Home pages for journals, studios, and blogs fail when they don’t surface recency. A static tagline gives the reader no signal that the site is alive. The “recent entries” section acts as the above-the-fold: it tells you where the work is right now.

This is the principle behind temporal anchoring: the reader should be able to tell, from the home page alone, roughly when the site was last active and what it’s currently focused on.

Principle 3: Hierarchy mirrors structure

The site’s content is organised into arcs. An arc is a unit of inquiry, a sustained investigation into one aspect of colour. That structure is the most important navigational fact about the site.

Burying the arc in a sidebar label or a /learn page means new readers encounter posts without context. They see a piece of writing about colour temperature without knowing that it’s part of a longer sequence on perception (Arc 1: To See), which is itself part of a broader map of how the site thinks about colour.

Leading with the arc (eyebrow label, title tied to the arc’s theme, explicit arc map at the bottom of the page) means the hierarchy of content is legible from the entry point. The home page reflects the structure, not just the brand.

What the hero communicated

This site exists. It's about colour. It has a poetic sensibility. Click to learn more.

What the redesign communicates

The site is currently in Arc 1 (perception and structure). Three posts were published recently. There are four arcs total, each with a distinct focus. You can enter at any point.

Principle 4: Specificity over generality

Design systems writing distinguishes between generic and specific information. Generic: “A personal studio journal exploring how colour shapes systems, emotion, and visual tone.” Specific: “Arc 1 · To See: Understanding colour through perception, models, and structure.”

Both are true. The specific version is more useful. It tells the reader what the site is doing right now, not what it is in the abstract. It’s also more honest: the site is not equally about all things all the time. It’s in a particular phase.

Specificity also signals confidence. A site that leads with its current arc is declaring that the arc is worth leading with: that the inquiry is real and in progress.

Principle 5: Typographic rhythm, not just typographic scale

Most “design-forward” sites treat typography as a scale problem: big headline, smaller subheading, body text. This produces visual hierarchy but not rhythm.
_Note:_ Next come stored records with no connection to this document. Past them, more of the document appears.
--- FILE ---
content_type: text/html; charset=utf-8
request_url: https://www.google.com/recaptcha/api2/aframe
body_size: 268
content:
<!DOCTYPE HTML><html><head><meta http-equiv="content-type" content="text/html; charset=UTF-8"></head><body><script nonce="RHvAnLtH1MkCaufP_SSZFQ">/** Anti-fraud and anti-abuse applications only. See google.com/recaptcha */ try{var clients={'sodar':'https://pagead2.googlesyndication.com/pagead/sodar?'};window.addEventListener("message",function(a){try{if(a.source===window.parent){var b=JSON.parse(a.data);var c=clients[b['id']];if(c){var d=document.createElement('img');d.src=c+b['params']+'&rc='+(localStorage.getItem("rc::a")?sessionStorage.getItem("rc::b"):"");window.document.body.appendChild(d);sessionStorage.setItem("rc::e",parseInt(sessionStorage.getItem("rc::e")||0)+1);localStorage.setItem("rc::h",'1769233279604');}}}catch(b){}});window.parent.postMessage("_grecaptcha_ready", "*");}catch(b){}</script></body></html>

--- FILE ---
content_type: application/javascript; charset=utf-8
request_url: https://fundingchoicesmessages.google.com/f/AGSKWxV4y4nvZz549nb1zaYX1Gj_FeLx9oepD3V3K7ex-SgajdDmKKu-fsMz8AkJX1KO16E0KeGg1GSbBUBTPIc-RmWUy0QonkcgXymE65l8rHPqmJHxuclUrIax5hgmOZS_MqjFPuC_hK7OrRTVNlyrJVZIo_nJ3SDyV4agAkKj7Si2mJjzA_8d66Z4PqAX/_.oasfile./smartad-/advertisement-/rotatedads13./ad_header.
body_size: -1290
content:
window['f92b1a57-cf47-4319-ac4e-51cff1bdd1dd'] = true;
Rhythm is about the relationship between elements over time: the pacing of density, whitespace, weight, and size as the reader moves down the page. A full-screen hero followed immediately by a card grid has no rhythm; it’s a jump cut.

The redesign uses three distinct sections with explicit whitespace between them:

  1. Arc hero: high contrast, serif, centred, spacious. Sets the tone.
  2. Recent entries: left-aligned, compact, efficient. Changes the mode.
  3. Arc map: grid, colour-coded, systematic. Changes it again.

Each section has a different visual density. The reader experiences variation, not monotony.

Principle 6: No “AI homepage” patterns

This is a constraint, not a principle, but worth naming because it’s easy to fall into.

AI-generated homepage layouts converge on a small set of patterns: full-viewport hero with centred serif headline, gradient background, one primary CTA, feature grid below, testimonials or stats, footer CTA. The patterns are not wrong in themselves; they’re wrong when applied without reasoning.

The checklist I used:

  • Does every element exist because the content needs it, or because it looks like a homepage?
  • Is the CTA doing something, or is it decorative?
  • Would removing any section make the page less useful, or just shorter?

The original hero failed the third test. The redesign is built so that removing any section degrades the orientability of the page.


What this isn’t

This redesign doesn’t make the page beautiful in an obvious way. It’s less dramatic than the full-screen hero. That’s intentional: the design should serve the reader’s needs, not signal effort.

It also doesn’t solve everything. The arc map will need updating as new arcs become active. The “recent entries” section will need filtering logic if the site expands to include content from multiple arcs simultaneously. These are constraints to revisit, not problems to solve now.

For now: the home page reflects how the work is structured. That’s enough.